Overblog Suivre ce blog
Editer l'article Administration Créer mon blog
6 août 2007 1 06 /08 /août /2007 20:29

AAAAA.jpg

Le Siège de Paris est un épisode de la guerre franco-allemande de 1870-71.
Avec la capitulation de Sedan, les armées prussiennes et leurs alliés déferlent sur le Nord de la France et vont mettre le siège devant Paris. Dans la capitale, la nouvelle parvient dans l'après-midi du 3 septembre. Lors de la séance de nuit, Jules Favre présente une motion prononçant la déchéance de Napoléon III. La décision est remise au lendemain. Le 4 septembre, la foule et la Garde nationale envahissent le Palais Bourbon et réclament la déchéance de la dynastie. Alors que l'impératrice Eugénie et le comte de Palikao prennent le chemin de l'exil, Jules Favre entraîne les députés de tendance républicaine à l'Hotel de Ville et instaure un gouvenement de la République. Le général Jules Trochu, gouverneur de Paris en est porté à la présidence et donne la caution de l'armée au mouvement par lequel les républicains bourgeois prennent de court les révolutionnaires extrémistes (les rouges).

* * * *

* _Énoncé du problème_
Donnez, s'il vous plaît, la suite du texte ci-dessus sur le siège de Paris, en commençant après sa dernière phrase.

* _Données suivantes_
* * * *

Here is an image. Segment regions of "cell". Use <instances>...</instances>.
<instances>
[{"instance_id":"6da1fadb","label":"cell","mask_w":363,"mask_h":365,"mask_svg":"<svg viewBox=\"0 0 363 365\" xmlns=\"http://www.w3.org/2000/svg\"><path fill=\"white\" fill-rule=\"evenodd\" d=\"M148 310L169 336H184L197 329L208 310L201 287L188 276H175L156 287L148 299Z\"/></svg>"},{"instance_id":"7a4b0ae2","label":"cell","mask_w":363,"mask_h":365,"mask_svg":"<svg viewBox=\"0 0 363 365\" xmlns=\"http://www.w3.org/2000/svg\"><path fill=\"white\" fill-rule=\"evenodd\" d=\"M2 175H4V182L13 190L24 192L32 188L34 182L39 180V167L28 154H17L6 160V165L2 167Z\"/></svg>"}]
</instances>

* * * *

* _Réponse attendue_
Les proclamations officielles de Trochu et Favre vont dans le sens d'une résistance à outrance contre l'envahisseur. Trochu a choisi de faire rentrer dans la capitale l'armée de 40 000 hommes de Vinoy sur des considérations peut-être plus politiques que militaires. Pendant les semaines qui suivent la proclamation de la République, les troupes prussiennes et alliés continuent donc leur avancée sur le territoire sans grande opposition. Le gouvernement ayant choisi de rester dans Paris, une délégation est envoyé à Tours pour coordonner l'action en province sous les ordres de Adolphe Crémieux, ministre de la Justice, accompagné par Glais-Bizain et l'amiral Fourichon. Le 15 septembre, Adolphe Thiers est mandaté et envoyé en mission auprès des capitales européennes pour rechercher des appuis dans l'espoir, qui s'avèrera vain, de peser sur les exigences prussiennes.
A partir du 15 septembre, on signale un peu partout la présence des uhlans autour de Paris. Dès le 19 septembre l'encerclement de Paris et des forts extérieurs est terminé. Les armées ennemies se tiennent à distance dans un rayon de 10 à 12 kilomètres et s'étirent en un long cordon d'une centaine de kilomètres.
Alors que Jules Favre a demandé une entrevue avec Otto von Bismarck, entrevue qui se déroule le 19 et 20 septembre à Ferrières, Ducrot convainc un Trochu sceptique de reprendre la redoute de Châtillon aux prussiens. Les moyens engagés sont insuffisant et Ducrot doit se replier dans l'après-midi du 19 sur l'ordre formel de Trochu. Ce double évènement montre déjà une certaine duplicité de la part du gouvernement.
Bismarck et Moltke ont décidé d'éviter d'exposer leurs troupes dans un combat de rues. Ils comptent sur la lassitude et la faim pour obtenir la capitulation de Paris. Ils se contentent donc de repousser toutes tentatives de percées.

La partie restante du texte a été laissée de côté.